# Passage
This would give me a 12 foot wide aisle, then 12 foot by 12 foot stalls - which I would open to the outside as well so I could attach runs to them.

I would then have a 30 by 50 indoor work space for the horses - not near big enough to ride in, but I do the in hand trail, and it would give me enough room to set up a gate, a back through, and walk overs so we could practice the elements of a trail course when the weather doesn't cooperate with me going outdoors. 

I have a separate run in shed that I could use for hay and barn clutter storage, but would have to figure out where to put the tack (the good stuff I keep in the house now, and the working tack stays locked in my trailer - so I rarely use my tack room now... 

Any thoughts or suggestions?

I have about 4,000 to spend on this, and can reuse the stall fronts as they are high quality, very thick oak (I think) plywood. I put them in with screws. All the stalls side walls and supporting frames are shot though.

some pics - first is barn as is, second barn as desired, then a couple interior shots now. The floor is concrete so I would have to put about a foot of dirt in, but there is tons of ceiling height so now worries there, and there wont be anything but walking, setting, and trotting off and over obstacles....


----------



## Chevaux (Jun 27, 2012)

For our tack room, we bought a resin garden shed (about 5' x 6'; complete with floor) and set it up. We bought it on sale so saved dollars and it only took a couple of hours to assemble - all in all much cheaper and quicker than building a tack room. You may want to consider this type of arrangement after you do your renos. You could put in a corner and it wouldn't take up much space. It is a very fine thing to have any size tack room inside and available when the weather is against you. If it turns out it's not working for you, you can always move it outside and use it for something else or even resell it.


----------



## Ace80908 (Apr 21, 2011)

That's an excellent idea - thanks Chevaux... I sometimes see them used on Craigslist for super cheap as well.

# Brief 1
Reproduce the rows from the line containing "How much distance" down to the line containing "673 millimetres", with both of those lines included.

# Data lines
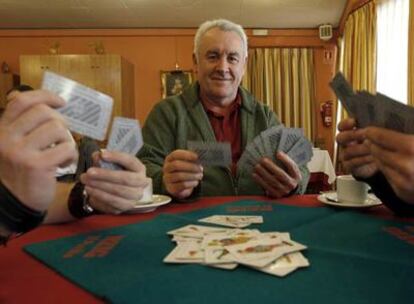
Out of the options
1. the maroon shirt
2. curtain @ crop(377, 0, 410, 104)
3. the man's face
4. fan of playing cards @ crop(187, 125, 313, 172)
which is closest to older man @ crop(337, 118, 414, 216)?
fan of playing cards @ crop(187, 125, 313, 172)

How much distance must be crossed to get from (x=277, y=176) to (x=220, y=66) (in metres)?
0.93

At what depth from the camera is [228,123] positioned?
7.00 ft

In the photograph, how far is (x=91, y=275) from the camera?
673 millimetres

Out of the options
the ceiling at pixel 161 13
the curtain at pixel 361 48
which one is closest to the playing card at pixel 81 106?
the curtain at pixel 361 48

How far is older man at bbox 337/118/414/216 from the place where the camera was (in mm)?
806

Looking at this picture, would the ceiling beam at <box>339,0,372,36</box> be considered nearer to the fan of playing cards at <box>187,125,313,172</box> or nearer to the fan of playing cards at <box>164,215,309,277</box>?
the fan of playing cards at <box>187,125,313,172</box>

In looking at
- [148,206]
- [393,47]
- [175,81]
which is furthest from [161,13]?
[148,206]

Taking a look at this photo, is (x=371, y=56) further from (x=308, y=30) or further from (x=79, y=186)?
(x=79, y=186)

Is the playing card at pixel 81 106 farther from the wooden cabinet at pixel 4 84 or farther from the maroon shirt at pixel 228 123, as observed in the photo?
the wooden cabinet at pixel 4 84

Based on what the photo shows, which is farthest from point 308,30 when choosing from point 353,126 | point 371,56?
point 353,126

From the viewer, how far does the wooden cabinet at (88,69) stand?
5.78 m

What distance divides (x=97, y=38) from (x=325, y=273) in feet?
20.4

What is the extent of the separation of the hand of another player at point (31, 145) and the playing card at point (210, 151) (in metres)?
0.73

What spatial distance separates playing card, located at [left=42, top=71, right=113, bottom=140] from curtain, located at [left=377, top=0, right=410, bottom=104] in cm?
377
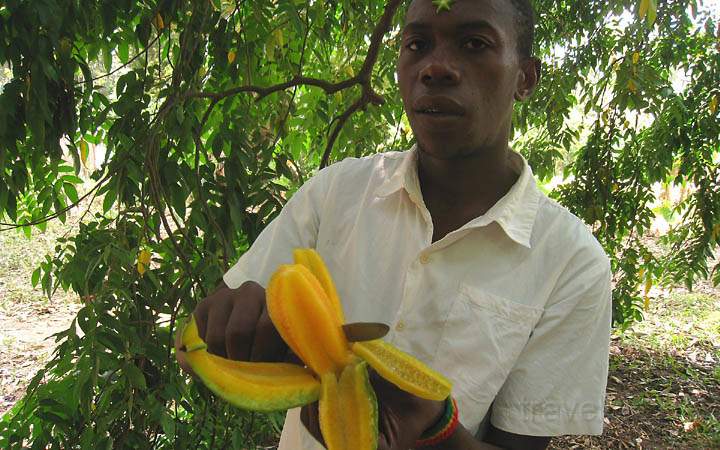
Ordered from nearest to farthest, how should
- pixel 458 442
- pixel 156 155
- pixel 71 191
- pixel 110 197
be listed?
pixel 458 442 < pixel 156 155 < pixel 110 197 < pixel 71 191

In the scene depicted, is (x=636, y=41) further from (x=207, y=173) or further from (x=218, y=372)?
(x=218, y=372)

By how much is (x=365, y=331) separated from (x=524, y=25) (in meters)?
0.86

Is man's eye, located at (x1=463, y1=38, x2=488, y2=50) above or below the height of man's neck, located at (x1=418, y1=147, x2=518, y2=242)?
above

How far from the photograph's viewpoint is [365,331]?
85cm

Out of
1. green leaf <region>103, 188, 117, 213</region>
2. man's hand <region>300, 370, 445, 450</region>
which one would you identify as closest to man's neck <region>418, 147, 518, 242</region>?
man's hand <region>300, 370, 445, 450</region>

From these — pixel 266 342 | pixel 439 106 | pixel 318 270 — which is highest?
pixel 439 106

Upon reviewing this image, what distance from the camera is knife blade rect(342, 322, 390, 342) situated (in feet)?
2.70

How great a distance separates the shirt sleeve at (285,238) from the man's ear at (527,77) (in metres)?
0.49

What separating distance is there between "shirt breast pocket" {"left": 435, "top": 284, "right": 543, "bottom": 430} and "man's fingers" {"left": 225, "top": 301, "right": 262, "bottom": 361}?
47 cm

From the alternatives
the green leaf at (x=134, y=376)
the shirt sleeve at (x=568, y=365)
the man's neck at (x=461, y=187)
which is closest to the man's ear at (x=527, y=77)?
the man's neck at (x=461, y=187)

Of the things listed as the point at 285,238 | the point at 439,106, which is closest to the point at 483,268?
the point at 439,106

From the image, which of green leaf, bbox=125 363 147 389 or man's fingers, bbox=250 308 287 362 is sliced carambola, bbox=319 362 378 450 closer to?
man's fingers, bbox=250 308 287 362

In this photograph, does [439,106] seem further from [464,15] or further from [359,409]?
[359,409]

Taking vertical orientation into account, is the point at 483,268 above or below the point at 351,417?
above
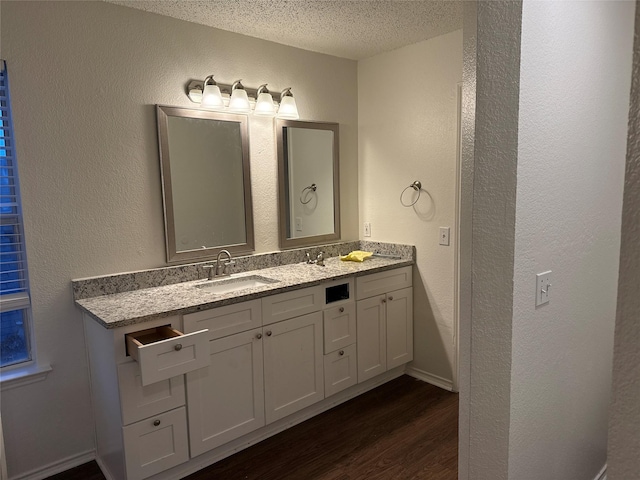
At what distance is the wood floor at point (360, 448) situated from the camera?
86.4 inches

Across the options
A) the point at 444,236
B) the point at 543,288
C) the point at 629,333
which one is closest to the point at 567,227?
the point at 543,288

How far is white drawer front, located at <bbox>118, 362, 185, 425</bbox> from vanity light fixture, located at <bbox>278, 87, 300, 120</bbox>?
1.71 meters

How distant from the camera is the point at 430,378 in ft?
10.4

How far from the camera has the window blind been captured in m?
2.04

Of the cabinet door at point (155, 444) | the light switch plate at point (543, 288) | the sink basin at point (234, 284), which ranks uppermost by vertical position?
the light switch plate at point (543, 288)

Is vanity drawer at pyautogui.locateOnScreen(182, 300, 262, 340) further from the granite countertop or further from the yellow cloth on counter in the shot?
the yellow cloth on counter

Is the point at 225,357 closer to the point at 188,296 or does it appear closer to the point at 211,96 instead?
the point at 188,296

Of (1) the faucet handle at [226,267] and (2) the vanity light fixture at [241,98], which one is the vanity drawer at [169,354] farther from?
(2) the vanity light fixture at [241,98]

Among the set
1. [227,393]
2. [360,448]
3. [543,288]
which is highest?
[543,288]

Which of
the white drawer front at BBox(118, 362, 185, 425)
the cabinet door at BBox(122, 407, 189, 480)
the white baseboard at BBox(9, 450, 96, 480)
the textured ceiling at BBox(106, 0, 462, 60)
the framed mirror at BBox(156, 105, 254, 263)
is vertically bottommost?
the white baseboard at BBox(9, 450, 96, 480)

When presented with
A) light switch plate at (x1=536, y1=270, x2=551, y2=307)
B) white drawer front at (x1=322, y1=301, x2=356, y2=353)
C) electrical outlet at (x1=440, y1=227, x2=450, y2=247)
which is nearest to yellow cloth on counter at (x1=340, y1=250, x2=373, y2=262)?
white drawer front at (x1=322, y1=301, x2=356, y2=353)

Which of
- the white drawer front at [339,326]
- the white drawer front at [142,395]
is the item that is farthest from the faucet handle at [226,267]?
the white drawer front at [142,395]

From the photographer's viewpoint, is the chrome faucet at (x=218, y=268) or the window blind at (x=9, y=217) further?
the chrome faucet at (x=218, y=268)

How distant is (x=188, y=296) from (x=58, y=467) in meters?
1.07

# Brief 2
Answer these questions from the barn renovation thread:
(a) How wide would the aisle be?
(b) What size was the resin garden shed bought for a tack room?
(c) How much does the original poster have to spend on the project?

# Written answer 1
How much distance must be crossed to get from (x=277, y=176) to (x=220, y=66) (in metres)?
0.93

At what depth from the camera is [228,123] positioned?
7.00 ft

In the photograph, how far is (x=91, y=275) from the camera?
673 millimetres

# Written answer 2
(a) 12 feet
(b) About 5' x 6'
(c) About 4,000